AED Pharmacogenetics in Patient Care
Pharmacogenetic research will undoubtedly continue to add to the existing body of evidence. Guidelines and references are available to assist in understanding this work and include The Pharmacogenomics Knowledgebase (pharmgkb.org), the CPIC guidelines, the DPWG, and the Canadian Pharmacogenomics Network for Drug Safety (cpnds.ubc.ca). Pharmacists will be an integral part of understanding this data and aiding in its application to patient care. Indeed, this is taking place as pharmacogenetics is becoming increasingly more common in the clinic with the rates of insurance reimbursements increasing and work being done to compare conventional treatments to pharmacogenetic-aided or -directed treatment strategies.68,69 Furthermore, the ability to obtain genetic information from patients is becoming easier, less expensive, and more rapid as technology advances. It will be essential for current and future generations of pharmacists to have an understanding of pharmacogenetic principles and their application to patient care.
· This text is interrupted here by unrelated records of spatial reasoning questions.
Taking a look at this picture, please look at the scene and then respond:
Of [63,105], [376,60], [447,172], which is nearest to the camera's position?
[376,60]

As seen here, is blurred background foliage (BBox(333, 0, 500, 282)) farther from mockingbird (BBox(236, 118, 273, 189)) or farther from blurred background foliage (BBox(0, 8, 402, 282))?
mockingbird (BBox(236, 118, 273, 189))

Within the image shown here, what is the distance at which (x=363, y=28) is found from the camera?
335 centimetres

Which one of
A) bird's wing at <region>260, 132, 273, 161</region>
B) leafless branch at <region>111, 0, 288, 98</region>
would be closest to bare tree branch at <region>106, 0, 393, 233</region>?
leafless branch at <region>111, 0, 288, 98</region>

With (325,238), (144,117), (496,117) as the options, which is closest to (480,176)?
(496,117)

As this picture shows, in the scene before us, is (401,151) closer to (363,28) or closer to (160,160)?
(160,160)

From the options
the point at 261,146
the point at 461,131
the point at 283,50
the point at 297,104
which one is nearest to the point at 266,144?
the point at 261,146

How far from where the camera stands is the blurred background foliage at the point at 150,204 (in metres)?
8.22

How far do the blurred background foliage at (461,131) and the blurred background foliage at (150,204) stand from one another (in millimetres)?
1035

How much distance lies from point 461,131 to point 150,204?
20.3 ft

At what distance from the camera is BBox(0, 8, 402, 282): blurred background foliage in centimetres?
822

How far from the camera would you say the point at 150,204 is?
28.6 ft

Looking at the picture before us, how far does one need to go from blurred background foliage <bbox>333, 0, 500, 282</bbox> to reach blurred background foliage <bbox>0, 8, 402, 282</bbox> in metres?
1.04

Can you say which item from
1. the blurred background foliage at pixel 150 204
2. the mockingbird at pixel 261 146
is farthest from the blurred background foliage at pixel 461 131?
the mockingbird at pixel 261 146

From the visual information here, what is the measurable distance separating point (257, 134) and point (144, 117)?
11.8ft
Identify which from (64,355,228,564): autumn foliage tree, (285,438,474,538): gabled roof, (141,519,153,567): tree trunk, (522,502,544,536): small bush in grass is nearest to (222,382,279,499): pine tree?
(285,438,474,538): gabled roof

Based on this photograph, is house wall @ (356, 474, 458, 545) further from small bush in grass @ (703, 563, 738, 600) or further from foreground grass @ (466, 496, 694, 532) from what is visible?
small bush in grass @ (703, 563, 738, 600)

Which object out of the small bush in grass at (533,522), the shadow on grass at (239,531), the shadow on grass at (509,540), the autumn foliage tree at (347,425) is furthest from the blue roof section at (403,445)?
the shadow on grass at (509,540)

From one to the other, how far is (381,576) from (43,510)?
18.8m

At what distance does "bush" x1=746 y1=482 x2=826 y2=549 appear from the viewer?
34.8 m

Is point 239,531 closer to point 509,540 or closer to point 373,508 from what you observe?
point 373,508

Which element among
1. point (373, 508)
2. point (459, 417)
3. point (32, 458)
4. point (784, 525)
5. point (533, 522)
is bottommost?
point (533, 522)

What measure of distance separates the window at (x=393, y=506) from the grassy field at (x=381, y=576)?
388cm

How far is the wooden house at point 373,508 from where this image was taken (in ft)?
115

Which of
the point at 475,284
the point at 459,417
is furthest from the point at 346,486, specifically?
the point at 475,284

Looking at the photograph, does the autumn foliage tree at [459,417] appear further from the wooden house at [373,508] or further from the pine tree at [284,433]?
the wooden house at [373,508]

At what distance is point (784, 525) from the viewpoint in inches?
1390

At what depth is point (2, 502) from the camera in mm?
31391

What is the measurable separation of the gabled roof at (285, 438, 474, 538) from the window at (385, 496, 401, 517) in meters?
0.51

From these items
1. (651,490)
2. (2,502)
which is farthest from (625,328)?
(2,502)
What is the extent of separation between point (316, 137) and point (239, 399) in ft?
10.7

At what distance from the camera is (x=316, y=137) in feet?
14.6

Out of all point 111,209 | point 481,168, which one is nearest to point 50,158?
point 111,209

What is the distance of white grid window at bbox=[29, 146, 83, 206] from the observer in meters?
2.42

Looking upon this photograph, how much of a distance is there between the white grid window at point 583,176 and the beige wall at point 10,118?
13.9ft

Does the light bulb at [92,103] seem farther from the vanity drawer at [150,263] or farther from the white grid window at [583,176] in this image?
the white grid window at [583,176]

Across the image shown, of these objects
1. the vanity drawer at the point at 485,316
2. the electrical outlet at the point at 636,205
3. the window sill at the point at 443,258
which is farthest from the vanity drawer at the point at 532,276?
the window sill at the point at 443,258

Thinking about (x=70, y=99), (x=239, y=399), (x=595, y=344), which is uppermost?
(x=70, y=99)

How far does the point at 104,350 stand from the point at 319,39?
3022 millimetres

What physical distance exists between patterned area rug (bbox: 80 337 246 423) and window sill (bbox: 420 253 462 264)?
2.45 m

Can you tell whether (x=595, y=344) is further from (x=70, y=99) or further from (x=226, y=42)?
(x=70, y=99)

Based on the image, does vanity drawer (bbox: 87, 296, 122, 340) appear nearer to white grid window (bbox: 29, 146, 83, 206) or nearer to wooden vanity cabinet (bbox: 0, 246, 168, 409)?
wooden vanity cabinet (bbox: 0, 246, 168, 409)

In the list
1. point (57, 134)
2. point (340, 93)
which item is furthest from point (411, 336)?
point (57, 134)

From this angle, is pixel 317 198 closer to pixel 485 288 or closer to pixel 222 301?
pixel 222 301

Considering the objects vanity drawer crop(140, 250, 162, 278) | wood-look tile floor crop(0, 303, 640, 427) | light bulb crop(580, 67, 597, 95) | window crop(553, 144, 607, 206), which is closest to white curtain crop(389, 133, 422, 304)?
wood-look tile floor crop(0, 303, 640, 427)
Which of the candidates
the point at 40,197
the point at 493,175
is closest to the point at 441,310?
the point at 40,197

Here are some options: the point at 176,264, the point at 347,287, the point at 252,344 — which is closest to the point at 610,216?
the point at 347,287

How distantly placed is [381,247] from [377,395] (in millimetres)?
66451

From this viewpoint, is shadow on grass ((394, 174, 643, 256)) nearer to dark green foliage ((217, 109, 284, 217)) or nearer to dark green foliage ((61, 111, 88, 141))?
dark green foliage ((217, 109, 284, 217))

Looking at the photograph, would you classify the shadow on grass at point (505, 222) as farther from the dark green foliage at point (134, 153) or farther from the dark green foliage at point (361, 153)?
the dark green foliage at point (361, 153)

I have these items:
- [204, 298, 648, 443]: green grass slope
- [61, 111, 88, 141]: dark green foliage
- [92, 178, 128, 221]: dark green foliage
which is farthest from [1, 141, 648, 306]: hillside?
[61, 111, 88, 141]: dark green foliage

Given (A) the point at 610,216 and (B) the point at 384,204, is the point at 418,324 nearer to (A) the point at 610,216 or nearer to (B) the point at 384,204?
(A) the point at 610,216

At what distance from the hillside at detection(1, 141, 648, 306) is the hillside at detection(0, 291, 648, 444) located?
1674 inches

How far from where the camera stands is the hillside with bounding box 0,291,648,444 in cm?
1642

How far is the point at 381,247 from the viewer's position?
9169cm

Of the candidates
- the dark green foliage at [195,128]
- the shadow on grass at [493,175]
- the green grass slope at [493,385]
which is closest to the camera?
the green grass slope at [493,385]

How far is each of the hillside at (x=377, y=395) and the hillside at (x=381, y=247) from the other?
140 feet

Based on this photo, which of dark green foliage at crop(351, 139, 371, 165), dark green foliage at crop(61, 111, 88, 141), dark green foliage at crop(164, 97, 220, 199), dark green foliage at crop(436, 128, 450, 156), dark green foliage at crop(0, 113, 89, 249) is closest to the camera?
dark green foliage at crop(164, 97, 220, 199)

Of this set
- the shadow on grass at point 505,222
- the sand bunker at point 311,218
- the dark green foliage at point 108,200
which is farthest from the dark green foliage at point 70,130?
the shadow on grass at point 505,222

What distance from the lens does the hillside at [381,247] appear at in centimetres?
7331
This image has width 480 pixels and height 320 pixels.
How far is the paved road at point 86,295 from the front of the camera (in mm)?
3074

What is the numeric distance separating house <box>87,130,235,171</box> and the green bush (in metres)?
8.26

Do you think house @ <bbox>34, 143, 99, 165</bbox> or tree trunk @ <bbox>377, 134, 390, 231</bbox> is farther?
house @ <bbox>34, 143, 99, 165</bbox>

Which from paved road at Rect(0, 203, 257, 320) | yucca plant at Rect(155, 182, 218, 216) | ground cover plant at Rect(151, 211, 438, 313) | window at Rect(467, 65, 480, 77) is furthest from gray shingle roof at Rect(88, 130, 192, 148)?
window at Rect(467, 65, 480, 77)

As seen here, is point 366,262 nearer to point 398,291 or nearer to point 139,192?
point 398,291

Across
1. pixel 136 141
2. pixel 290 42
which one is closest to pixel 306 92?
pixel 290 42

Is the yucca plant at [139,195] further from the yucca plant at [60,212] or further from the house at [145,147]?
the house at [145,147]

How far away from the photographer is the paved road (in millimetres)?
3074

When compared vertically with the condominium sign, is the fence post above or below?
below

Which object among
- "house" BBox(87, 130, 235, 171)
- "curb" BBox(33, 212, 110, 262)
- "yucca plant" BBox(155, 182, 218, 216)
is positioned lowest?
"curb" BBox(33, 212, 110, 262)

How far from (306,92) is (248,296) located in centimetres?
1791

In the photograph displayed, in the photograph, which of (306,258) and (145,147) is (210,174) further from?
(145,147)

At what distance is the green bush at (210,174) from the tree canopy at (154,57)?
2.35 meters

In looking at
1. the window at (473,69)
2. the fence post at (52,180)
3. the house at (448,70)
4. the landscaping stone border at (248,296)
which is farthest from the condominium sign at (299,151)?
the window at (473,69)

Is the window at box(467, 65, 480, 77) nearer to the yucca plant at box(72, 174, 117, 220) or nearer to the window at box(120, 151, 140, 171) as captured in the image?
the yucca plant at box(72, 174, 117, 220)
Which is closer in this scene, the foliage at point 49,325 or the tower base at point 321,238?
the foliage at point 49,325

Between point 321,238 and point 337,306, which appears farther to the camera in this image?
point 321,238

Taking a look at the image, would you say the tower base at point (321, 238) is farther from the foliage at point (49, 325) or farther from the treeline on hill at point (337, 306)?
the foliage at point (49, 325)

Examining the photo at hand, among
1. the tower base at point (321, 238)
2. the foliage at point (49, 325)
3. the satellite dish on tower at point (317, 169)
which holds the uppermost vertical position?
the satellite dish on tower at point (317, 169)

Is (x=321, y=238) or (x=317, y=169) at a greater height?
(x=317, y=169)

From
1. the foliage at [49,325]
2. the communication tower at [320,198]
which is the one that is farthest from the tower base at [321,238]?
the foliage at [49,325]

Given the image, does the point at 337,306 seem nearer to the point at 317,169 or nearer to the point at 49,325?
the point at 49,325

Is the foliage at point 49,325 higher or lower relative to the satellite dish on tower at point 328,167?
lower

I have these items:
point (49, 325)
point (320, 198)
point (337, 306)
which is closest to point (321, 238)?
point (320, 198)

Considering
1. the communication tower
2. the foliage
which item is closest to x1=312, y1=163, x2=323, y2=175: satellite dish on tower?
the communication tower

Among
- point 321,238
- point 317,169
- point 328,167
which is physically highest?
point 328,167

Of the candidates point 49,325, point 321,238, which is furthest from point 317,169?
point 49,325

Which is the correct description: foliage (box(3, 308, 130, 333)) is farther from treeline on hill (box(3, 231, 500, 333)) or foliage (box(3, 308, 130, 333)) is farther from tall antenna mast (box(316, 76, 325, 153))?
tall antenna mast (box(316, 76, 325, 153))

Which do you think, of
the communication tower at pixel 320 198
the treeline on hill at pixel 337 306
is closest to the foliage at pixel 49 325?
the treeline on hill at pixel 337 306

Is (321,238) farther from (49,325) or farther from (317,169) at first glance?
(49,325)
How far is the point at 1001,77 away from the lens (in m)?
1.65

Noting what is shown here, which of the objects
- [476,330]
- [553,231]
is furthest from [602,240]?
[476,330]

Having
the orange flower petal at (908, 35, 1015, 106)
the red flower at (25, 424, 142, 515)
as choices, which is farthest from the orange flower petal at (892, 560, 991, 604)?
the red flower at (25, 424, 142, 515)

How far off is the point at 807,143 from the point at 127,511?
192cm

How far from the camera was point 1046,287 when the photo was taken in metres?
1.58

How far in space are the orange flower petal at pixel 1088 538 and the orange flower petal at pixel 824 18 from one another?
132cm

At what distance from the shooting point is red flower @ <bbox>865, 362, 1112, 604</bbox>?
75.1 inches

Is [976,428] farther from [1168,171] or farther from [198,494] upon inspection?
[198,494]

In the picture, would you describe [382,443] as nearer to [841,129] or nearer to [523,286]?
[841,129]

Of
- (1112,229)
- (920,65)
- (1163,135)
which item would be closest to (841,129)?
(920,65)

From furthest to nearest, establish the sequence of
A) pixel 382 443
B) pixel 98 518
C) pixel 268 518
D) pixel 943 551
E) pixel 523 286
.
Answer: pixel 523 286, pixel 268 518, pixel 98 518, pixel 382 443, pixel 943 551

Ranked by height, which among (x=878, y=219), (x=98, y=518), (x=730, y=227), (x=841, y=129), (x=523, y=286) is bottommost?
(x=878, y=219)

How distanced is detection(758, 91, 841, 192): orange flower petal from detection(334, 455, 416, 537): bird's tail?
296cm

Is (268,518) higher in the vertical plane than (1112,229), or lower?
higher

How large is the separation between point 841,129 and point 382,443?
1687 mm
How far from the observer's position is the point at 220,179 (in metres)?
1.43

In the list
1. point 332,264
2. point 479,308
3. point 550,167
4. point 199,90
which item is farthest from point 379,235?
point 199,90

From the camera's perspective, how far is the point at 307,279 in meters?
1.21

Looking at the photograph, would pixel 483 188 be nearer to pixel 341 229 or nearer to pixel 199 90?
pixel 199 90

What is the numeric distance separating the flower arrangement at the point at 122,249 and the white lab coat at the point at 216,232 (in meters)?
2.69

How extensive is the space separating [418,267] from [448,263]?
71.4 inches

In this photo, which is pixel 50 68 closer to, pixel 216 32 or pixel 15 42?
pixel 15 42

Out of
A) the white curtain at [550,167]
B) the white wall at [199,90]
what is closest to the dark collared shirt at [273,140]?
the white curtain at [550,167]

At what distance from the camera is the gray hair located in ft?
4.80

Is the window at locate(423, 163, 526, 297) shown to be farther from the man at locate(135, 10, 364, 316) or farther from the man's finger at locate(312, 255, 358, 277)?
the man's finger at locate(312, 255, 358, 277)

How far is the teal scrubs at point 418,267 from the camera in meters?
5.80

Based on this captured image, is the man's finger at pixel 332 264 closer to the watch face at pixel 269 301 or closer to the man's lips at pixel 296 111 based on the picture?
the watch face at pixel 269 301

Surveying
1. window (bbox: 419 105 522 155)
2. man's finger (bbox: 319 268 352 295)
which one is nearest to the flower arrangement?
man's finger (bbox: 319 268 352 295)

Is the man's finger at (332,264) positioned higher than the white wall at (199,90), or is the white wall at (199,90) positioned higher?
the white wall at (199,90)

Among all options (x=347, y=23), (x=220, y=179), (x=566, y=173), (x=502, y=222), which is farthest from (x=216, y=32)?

This is being reflected in the curriculum of many pharmacy schools, and in the future, specialty training in pharmacogenetics may be required to assist in the implementation of precision medicine through the use pharmacogenetics.70,71 Ultimately, pharmacogenetic information will never override clinical assessment of the patient but rather add another important piece of information that the treating clinician will be required to synthesize and weigh when determining treatment goals.
Along with the ability to analyze and use genetic information to direct treatment strategies, there will come ethical considerations in patient information and protection. Although federal law prohibits discrimination based on genetic information in most forms (with the exception of life, disability, and long-term care insurance), clinicians will need to be sensitive to the privacy of genetic information and the possible implications of a genetic finding outside of its originally ordered purpose. Further information can be found at the National Coalition for Health Professional Education in Genetics (NCHPEG: http://www.nchpeg.org). The classic example of this is with the APOE gene. Although a clinician may order the APOE genetic test for lipid management, it is also a known risk factor for Alzheimer's disease, and so this must be taken into account when interpreting the results and reporting them to the patient. Patients may have a lack of knowledge of how their genetic information could be used and should be protected, and so we must work to empower and educate them on their genetic information.
Conclusions
The pharmacogenetics of AEDs has had several promising findings that can aid providers in improving therapeutic regimens. Further work is needed to implement these findings in the clinic. Ultimately, the pharmacist may play a role to aid providers in interpreting and implementing genetic information to improve patient care.